Serbia’s position in global forums regarding the Russian invasion of Ukraine is identical to the one it has in regional organisations. Last February, together with nine other countries in Southeast Europe, Serbia signed a declaration according to which Russian aggression against Ukraine was a flagrant violation of international law and the greatest threat to European security. Then, at a summit in Tirana with Ukrainian President Volodymyr Zelenskyy, the leaders of the region pledged to continue supporting Ukraine until its victory.

“I don’t understand people (in Serbia) who express anti-Ukraine sentiments. I understand their position on Russia. Ukraine has never done anything against Serbia. They are our Slavic brothers and we try to have good relations”, said Serbian President Aleksandar Vučić, one of the signatories of the regional declaration, in Tirana at the time.

His meetings with the Ukrainian leader Zelenskyy have been frequent in the last year, and both consider them significant and friendly. “I noted the importance of Serbia’s participation in the implementation of the Peace Formula”, stated President Zelenskyy after their meeting last February, thanking Serbia for its support of Ukrainian sovereignty, the aid it provided, and the acceptance of Ukrainian refugees.

Serbia did not impose economic sanctions on Russia.
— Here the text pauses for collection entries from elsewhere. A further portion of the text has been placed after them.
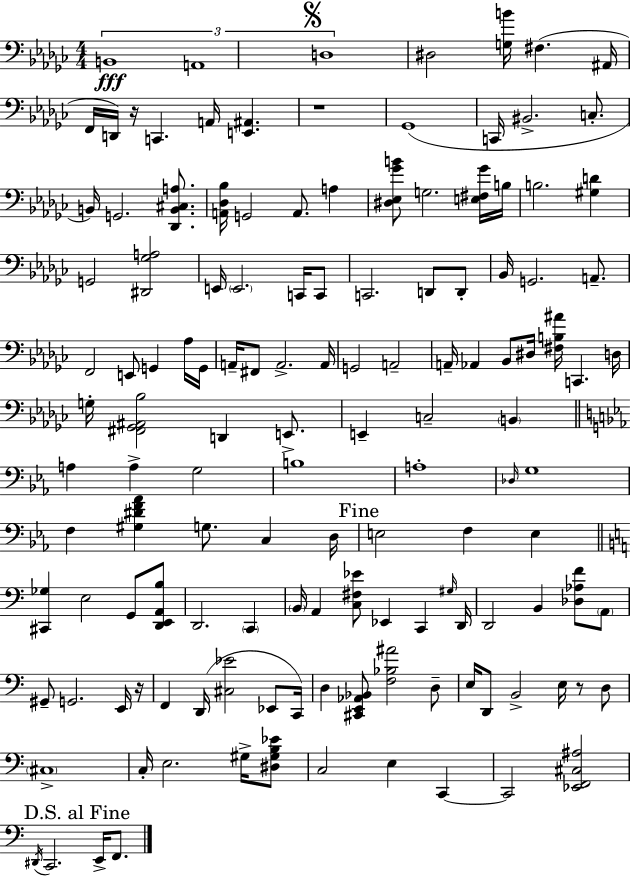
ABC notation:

X:1
T:Untitled
M:4/4
L:1/4
K:Ebm
B,,4 A,,4 D,4 ^D,2 [G,B]/4 ^F, ^A,,/4 F,,/4 D,,/4 z/4 C,, A,,/4 [E,,^A,,] z4 _G,,4 C,,/4 ^B,,2 C,/2 B,,/4 G,,2 [_D,,B,,^C,A,]/2 [A,,_D,_B,]/4 G,,2 A,,/2 A, [^D,_E,_GB]/2 G,2 [E,^F,_G]/4 B,/4 B,2 [^G,D] G,,2 [^D,,_G,A,]2 E,,/4 E,,2 C,,/4 C,,/2 C,,2 D,,/2 D,,/2 _B,,/4 G,,2 A,,/2 F,,2 E,,/2 G,, _A,/4 G,,/4 A,,/4 ^F,,/2 A,,2 A,,/4 G,,2 A,,2 A,,/4 _A,, _B,,/2 ^D,/4 [^F,B,^A]/4 C,, D,/4 G,/4 [^F,,_G,,^A,,_B,]2 D,, E,,/2 E,, C,2 B,, A, A, G,2 B,4 A,4 _D,/4 G,4 F, [^G,^DF_A] G,/2 C, D,/4 E,2 F, E, [^C,,_G,] E,2 G,,/2 [D,,E,,A,,B,]/2 D,,2 C,, B,,/4 A,, [C,^F,_E]/2 _E,, C,, ^G,/4 D,,/4 D,,2 B,, [_D,_A,F]/2 A,,/2 ^G,,/2 G,,2 E,,/4 z/4 F,, D,,/4 [^C,_E]2 _E,,/2 C,,/4 D, [^C,,E,,_A,,_B,,]/2 [F,_B,^A]2 D,/2 E,/4 D,,/2 B,,2 E,/4 z/2 D,/2 ^C,4 C,/4 E,2 ^G,/4 [^D,^G,B,_E]/2 C,2 E, C,, C,,2 [_E,,F,,^C,^A,]2 ^D,,/4 C,,2 E,,/4 F,,/2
When it decided on it at the very start of the Russian aggression against Ukraine, it pointed out that it could change that decision when it affected its economic and political interests. However, the aspect of sanctions has been at the centre of the usual portrayal of Serbian positioning towards Russian aggression against Ukraine for too long, with less justification.

For President Zelenskyy, for example, it does not pose any problem to maintain constant and solid partnership communication with the Serbian leader Vučić. Serbia’s political, humanitarian, financial, and quite possibly military support for Ukraine is continuous and not at all symbolic, and as such, it has long since put aside the fact that Serbia has not imposed economic sanctions on Russia.

Not surprisingly, those who recognise the partnership and friendly essence of Serbia’s relationship with Ukraine are in Moscow. While the Kremlin, in its official statements, continues to characterise Serbian President Vučić as the leader of a friendly nation and a representative of partnership policy towards Russia (even though there were exceptions to this), its propaganda channels often attack him as an insincere partner, completely turned towards the West, and thus Ukraine.

In the latest such offensive review, Russian media described Vučić’s meeting with Emmanuel Macron in Paris earlier this week as humiliating. “He came to Paris to beg and did not have the strength to stand up to the head of the Élysée Palace”, Russian Gazette wrote about the Serbian-French summit, conveying, in fact, the Kremlin’s sincere position about the Serbian president, one that they usually do not state themselves but leave to their controlled media.

The problem for Moscow is that the last of as many as 20 meetings between President Vučić and Macron will result in the purchase of 12 French Rafale fighter jets, which represent Serbia’s final strategic shift away from the traditional attachment to Russian weapons inherited from the Soviet Union and Yugoslavia.

Serbia and Ukraine do not have any problems with their mutual relations. These relations are several levels higher than an ordinary partnership. The majority of Serbian citizens are on the side of Russia on an emotional level, even when it invades the friendly people of Ukraine. This is a factor that no Serbian leader, not even Vučić, could ignore when creating policies regarding this conflict. But only a brief overview of Belgrade’s official decisions regarding Ukraine, including the financial package of $32.4 million from last March, clearly shows where Serbia really stands. It is much closer to Ukraine than some other countries that think that by imposing sanctions on Russia, they have done enough for Ukraine and its people.